A common problem. The trouble with dogs is that they're not fussy, though. If you smack them across the head with a plank, they'll love you for it. But cats have got this great withering contempt for humanity.

"Exactly. There's a certain sense of adventure to being around something that still has a wild side to it, that can't be completely domesticated. We have some interesting cats."

Do the snakes and the cats get on?

"Well, no. When Renee, my wife, and I first started going out together… in fact, I think it was the first time we'd slept together, and we were over at my house up in the loft, and Ronnie, who's our tour manager for the Snakepit thing, was taking care of the snakes. We'd converted part of the bathroom into a snake room, see, and it was a walk-in room with a sliding glass door.
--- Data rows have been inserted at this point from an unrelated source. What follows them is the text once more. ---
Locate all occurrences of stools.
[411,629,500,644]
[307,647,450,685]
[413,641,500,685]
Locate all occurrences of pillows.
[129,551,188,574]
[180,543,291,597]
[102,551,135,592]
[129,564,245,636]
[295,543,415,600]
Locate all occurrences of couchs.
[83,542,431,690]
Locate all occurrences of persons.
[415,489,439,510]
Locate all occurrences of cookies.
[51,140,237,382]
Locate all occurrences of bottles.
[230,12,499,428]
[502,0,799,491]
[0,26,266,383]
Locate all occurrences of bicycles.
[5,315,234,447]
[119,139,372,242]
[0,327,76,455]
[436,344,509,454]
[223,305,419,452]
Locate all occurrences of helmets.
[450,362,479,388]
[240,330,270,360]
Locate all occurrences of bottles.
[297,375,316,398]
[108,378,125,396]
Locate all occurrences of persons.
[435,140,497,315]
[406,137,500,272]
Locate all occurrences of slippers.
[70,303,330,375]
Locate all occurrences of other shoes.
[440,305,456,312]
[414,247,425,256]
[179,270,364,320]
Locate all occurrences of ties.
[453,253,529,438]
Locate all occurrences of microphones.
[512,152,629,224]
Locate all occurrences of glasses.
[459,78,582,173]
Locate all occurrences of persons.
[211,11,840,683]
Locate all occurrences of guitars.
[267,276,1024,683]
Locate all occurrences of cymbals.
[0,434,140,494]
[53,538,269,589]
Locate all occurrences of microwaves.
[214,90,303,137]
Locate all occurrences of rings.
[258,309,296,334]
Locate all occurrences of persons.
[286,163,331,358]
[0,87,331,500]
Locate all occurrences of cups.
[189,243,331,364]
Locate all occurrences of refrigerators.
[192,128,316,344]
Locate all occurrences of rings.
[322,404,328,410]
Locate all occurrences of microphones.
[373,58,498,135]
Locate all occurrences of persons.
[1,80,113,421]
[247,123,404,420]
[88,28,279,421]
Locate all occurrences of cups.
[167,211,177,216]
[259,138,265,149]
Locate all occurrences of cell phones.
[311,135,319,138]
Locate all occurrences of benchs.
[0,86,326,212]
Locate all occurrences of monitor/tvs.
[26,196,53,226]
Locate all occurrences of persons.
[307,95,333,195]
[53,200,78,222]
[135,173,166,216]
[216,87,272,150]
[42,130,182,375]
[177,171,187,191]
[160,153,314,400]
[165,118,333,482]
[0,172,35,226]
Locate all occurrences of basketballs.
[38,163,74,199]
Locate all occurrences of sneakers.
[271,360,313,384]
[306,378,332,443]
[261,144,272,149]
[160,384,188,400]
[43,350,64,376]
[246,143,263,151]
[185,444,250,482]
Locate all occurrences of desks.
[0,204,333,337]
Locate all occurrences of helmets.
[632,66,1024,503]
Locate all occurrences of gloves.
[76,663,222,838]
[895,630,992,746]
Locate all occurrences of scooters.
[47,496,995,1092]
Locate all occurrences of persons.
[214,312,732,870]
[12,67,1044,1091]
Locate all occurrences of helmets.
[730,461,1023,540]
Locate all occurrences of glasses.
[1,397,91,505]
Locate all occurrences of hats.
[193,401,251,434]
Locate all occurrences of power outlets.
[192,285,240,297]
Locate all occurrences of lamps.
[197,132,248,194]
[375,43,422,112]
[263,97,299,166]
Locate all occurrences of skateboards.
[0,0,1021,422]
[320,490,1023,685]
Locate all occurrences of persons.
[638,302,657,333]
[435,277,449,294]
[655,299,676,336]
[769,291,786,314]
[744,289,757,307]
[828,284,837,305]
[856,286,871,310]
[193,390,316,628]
So Ronnie was working with the snakes, and one of our cats, Sushi, who is fascinated with anywhere where she's not supposed to be, went into the snake room because she's never been allowed in there. And one of the bigger snakes came out from the ceiling and grabbed her, and it took three of us to get them separated."

A question I thought I'd never get to ask: how do you actually go about separating an angry viper and a confused cat?

Oh, you use a chemical, like Chlorox, or bleach, and you put it up to the snake's nose, because snakes don't like chemicals at all. So that's how I did it. But, at the time, Ronnie didn't really have any idea about how to separate a cat and 15-foot snake."

Ah. Slash draws an ornate picture of a cobra on the back of a Glen Baxter postcard for a friend of mine who I pester with sketches of farm animals by celebrities when she hasn't written for a couple of months — her collection also includes a fish by Kristin Hersh and a pig by Bob Geldof — and glowers impressively through some pictures. He delivers another crushing handshake and thanks me for my time. Rarely can a received media image of a person have been so comprehensively subverted.